EXERCISE TASK 1 -
From the essay about living with a grandmother, answer each of the following:
(a) What does the writer say the wish to care for her comes from instead of obligation?
(b) How does the writer describe the first few weeks?
(c) When at home, where does the writer prefer to sit, and doing what?
EXERCISE TASK 2 - In the essay about living with a grandmother, turn the paragraph beginning "And I think that her expectations" into a short bulleted list that keeps its main facts.
EXERCISE TASK 3 - Write the next part of the essay about living with a grandmother, picking up after its final sentence.
** START SELECTED TEXT **
And no, I don't think that just because she and her husband took care of me when I was a child that now I owe her something. That's not it at all. It's more like, I want to attempt--to offer--to take as good of care of her as she did me. Not out of obligation, though. . .more like a sense of familial honor. Duty? Maybe. Whatever you want to call it, I want to make sure that now, in her twilight years, when almost all of the people she had to depend on are gone, that she knows that she has at least one place, one person, she can turn to.

I don't know if it's going to work out. I truly don't. Not that these first few weeks have been completely awful, but they have definitely been challenging. Yes, I knew full well how living with her would be. I've been there and done that. But it doesn't make it any easier doing it again.

And I think that her expectations of how living with me would be are a lot different than the reality is of living with me, so it's challenging for her, too. Not only am I rarely here, but when I am here I am not content to sit in the living room and stare at the TV (no, I prefer to sit my bedroom and stare at the computer). And the dynamics have change dramatically. I'm no longer the grandchild (emphasis on the "child" part) who can be bullied and ordered around. This is my house and my rules and there's no getting around the fact that I am an adult and she is, more or less, forced to accept me and my rules or else get out.
** END SELECTED TEXT **
** START EXTRACTED DATA **
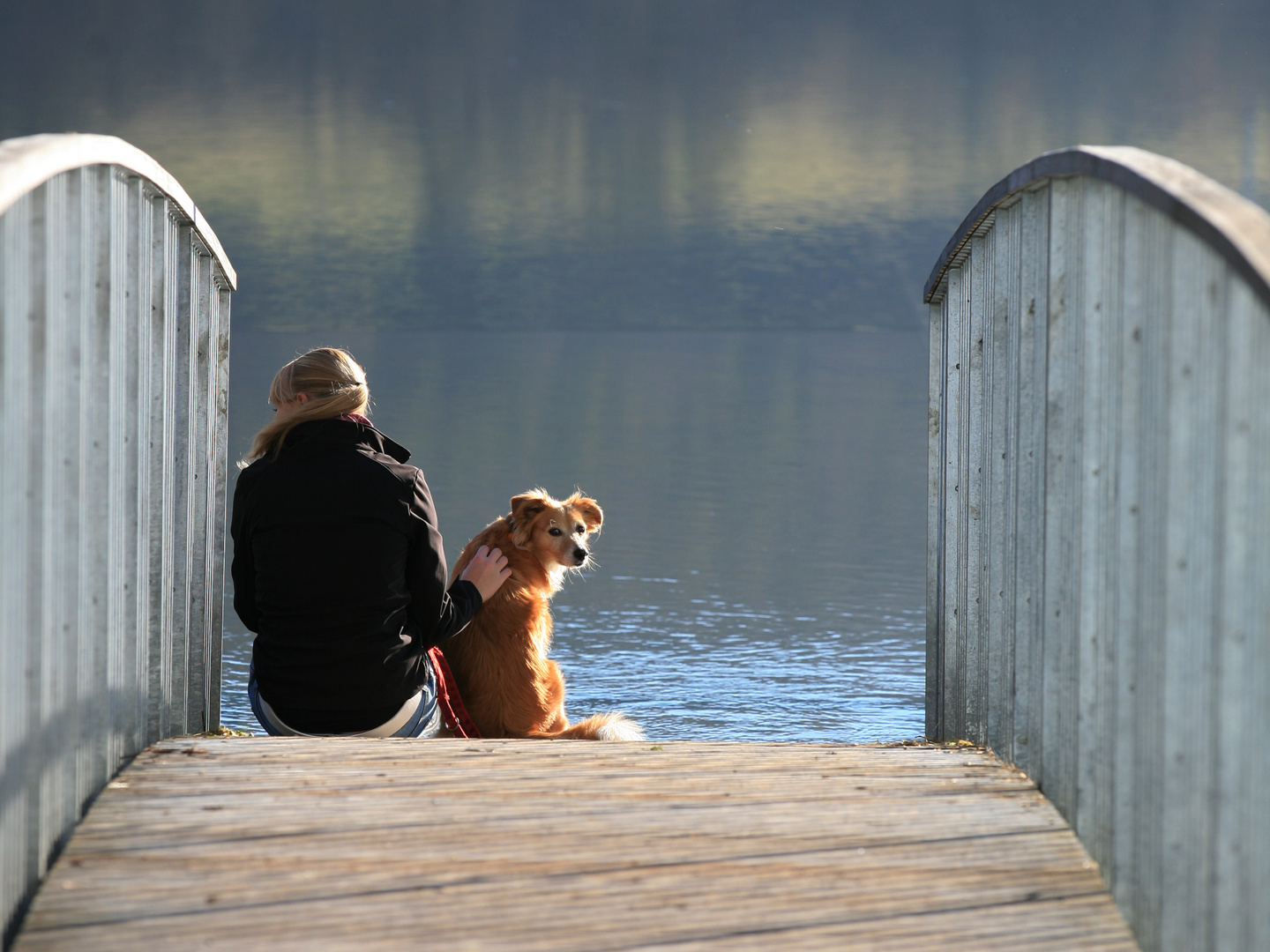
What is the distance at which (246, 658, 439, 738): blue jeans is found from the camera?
3.42 metres

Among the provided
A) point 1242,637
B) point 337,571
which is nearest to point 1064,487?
point 1242,637

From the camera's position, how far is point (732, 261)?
60.3 m

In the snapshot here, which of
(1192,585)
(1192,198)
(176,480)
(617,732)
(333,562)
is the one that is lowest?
(617,732)

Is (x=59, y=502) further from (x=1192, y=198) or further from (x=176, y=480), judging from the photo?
(x=1192, y=198)

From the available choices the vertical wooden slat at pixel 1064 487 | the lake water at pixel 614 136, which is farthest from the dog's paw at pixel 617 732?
the lake water at pixel 614 136

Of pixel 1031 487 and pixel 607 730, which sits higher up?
pixel 1031 487

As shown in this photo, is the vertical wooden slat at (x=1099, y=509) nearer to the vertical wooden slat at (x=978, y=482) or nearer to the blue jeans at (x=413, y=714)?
the vertical wooden slat at (x=978, y=482)

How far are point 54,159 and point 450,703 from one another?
95.9 inches

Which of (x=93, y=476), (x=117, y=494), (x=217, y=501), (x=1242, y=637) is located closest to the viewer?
(x=1242, y=637)

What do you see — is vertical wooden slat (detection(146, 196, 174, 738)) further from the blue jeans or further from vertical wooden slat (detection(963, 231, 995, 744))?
vertical wooden slat (detection(963, 231, 995, 744))

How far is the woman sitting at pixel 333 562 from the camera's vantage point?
321cm

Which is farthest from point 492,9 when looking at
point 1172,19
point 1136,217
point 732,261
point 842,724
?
point 1136,217

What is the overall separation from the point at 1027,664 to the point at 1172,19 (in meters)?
58.4

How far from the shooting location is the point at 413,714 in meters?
3.48
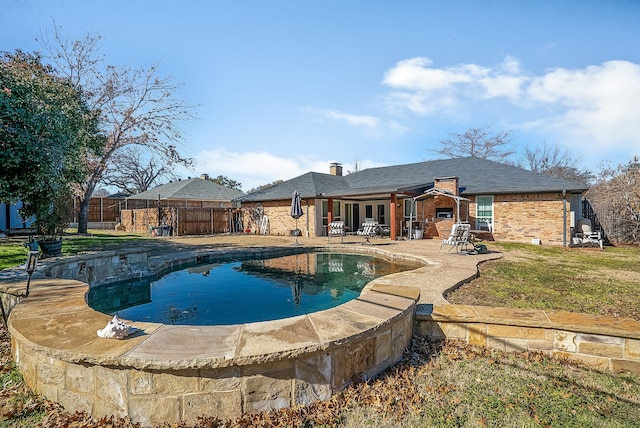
** END EXTRACTED DATA **
RESPONSE 1 -
(a) More like a sense of familial honor.
(b) Not completely awful, but definitely challenging.
(c) In the bedroom, staring at the computer.

RESPONSE 2 -
- Her expectations of living with the writer differ from the reality, so it is challenging for her too.
- The writer is rarely home, and when home prefers sitting in the bedroom at the computer over watching TV in the living room.
- The dynamics have changed: the writer is no longer a grandchild who can be bullied and ordered around.
- It is the writer's house and rules; as an adult, the writer expects her to accept those rules or leave.

RESPONSE 3 -
She doesn't like this.

I don't blame her.

I wouldn't either. I can't imagine that there's a whole lot to really like about getting old. It's gotta suck to feel your body deteriorate, your mind lose its sharpness, to not be able to do things for yourself. It's gotta particularly suck to be at someone else's mercy when those things happen. And realize that there isn't a damned thing you can do about it.

I'd like to think that when old age happens to me that I won't go quite as willingly into its maw as my grandmother is going. But who knows. Point is, she's there. And she's scared. And alone. And I want to help her. So moving her in is the least I can do for her. And I don't know that I could stand myself if I didn't give it a try.

And now, no matter what happens, I can always say that I tried.

That's why.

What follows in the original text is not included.